1 case (3.33%) treated by simple coiling showed vasospasm with subsequent cerebral infarction,
this patient with big probably dissecting basilar tip aneurysm presented with bleeding and brainstem ischemia and although the patient developed subsequently a small right fronto-opercular ischemia due to vasospasm,
his morbidity was linked to the brainstem presenting infarction .
No morbidity or mortality was related to the operative technique.
Longterm Anatomical Results:
As shown in Table (2) and Figure (4),
the longterm anatomical results in the follow-up (mean 33.6 months) showed no recanalization in 14 aneurysms (46.67%),
neck remnant in 10 aneurysms (33.33%) and aneurysm remnant in 6 aneurysms (20%).
Five aneurysms (16.67%) were re-embolized,
3 of them (60%) were due to regrowth and the other 2 (40%) were due to coil compaction.
Four of them (80%) were aneurysms of wide neck with only one (20%) was being completely occluded.

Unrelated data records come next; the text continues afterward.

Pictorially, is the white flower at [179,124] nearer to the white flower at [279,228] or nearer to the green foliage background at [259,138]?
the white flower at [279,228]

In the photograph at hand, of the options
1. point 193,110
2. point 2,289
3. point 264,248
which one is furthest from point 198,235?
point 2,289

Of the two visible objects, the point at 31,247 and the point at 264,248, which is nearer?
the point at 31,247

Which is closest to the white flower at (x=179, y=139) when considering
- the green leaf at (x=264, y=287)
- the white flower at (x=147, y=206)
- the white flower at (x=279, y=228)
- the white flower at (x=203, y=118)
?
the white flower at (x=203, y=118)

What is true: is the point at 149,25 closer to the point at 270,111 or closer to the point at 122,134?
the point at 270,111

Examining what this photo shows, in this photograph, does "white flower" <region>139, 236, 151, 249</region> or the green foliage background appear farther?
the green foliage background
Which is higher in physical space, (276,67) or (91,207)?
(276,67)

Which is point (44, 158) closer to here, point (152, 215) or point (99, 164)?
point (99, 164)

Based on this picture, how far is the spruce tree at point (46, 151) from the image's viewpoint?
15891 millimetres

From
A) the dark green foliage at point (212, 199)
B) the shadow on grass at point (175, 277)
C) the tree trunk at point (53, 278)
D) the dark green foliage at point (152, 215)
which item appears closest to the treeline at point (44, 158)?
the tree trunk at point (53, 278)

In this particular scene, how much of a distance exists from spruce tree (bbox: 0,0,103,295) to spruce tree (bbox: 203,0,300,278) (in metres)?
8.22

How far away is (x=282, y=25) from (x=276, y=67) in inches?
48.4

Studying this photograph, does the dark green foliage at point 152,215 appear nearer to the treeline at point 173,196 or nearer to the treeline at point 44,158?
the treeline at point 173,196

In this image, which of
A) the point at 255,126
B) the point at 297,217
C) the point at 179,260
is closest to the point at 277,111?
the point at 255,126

Longterm Clinical Results:
As shown in Table (2),
1 case (3.33%) showed moderate disability due to the presenting brainstem infarction and not related to the operative technique and 29 cases (96.67%) were clinically intact.
No mortality.
In our results,
we found significant correlation (p-value=0.039) between the aneurysm neck size and the immediate anatomical results namely,
the larger the aneurysm neck size,
the more likely the neck remnant and aneurysm remnant after embolization.
There were no significant correlation between the outcomes (clinical & anatomical) and techniques of embolization and no significant correlation between the outcomes (clinical & anatomical) and history of aneurysm rupture.